— Start Records provided —

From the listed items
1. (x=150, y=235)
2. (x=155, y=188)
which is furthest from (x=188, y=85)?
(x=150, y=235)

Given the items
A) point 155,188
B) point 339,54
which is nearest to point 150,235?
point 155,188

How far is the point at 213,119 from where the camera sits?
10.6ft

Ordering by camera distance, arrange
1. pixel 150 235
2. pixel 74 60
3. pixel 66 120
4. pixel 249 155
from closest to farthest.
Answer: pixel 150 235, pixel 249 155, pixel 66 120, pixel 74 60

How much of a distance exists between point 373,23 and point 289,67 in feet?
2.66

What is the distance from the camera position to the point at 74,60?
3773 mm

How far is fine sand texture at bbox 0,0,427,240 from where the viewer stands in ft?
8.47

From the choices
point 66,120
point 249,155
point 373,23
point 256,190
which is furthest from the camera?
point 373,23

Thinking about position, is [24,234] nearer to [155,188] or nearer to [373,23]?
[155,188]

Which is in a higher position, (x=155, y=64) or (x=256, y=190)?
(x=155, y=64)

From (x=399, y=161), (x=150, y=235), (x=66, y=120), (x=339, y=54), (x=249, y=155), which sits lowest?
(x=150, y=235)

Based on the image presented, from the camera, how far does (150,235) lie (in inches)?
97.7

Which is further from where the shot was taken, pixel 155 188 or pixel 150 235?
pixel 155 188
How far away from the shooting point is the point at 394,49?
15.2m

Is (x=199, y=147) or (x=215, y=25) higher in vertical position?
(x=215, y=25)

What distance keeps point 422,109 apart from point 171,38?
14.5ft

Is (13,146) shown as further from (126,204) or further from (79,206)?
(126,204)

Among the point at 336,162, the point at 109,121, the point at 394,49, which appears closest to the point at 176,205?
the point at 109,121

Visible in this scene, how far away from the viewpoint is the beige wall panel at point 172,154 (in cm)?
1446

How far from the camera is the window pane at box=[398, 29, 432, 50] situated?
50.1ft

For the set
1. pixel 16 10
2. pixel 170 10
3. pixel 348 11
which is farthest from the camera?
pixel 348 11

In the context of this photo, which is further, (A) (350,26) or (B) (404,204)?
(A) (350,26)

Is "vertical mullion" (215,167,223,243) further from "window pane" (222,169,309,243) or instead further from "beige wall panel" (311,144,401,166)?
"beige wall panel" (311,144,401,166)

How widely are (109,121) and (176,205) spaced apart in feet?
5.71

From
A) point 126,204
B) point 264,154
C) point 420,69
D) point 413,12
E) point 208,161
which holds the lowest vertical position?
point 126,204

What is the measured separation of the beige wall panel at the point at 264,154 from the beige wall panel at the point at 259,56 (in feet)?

— End Records provided —

- _Work instructions_
Only the lines from the one containing "For the set" to the end of the records should be repeated, exactly as they appear.

- _Result_
For the set
1. pixel 16 10
2. pixel 170 10
3. pixel 348 11
which is farthest from the camera?
pixel 348 11

In the context of this photo, which is further, (A) (350,26) or (B) (404,204)?
(A) (350,26)

Is "vertical mullion" (215,167,223,243) further from "window pane" (222,169,309,243) or instead further from "beige wall panel" (311,144,401,166)?
"beige wall panel" (311,144,401,166)

How widely are (109,121) and (176,205) spaced apart in feet?
5.71

From
A) point 126,204
B) point 264,154
C) point 420,69
D) point 413,12
E) point 208,161
which holds the lowest vertical position?
point 126,204

What is the measured separation of the beige wall panel at the point at 264,154 from the beige wall panel at the point at 259,56 (in feet)?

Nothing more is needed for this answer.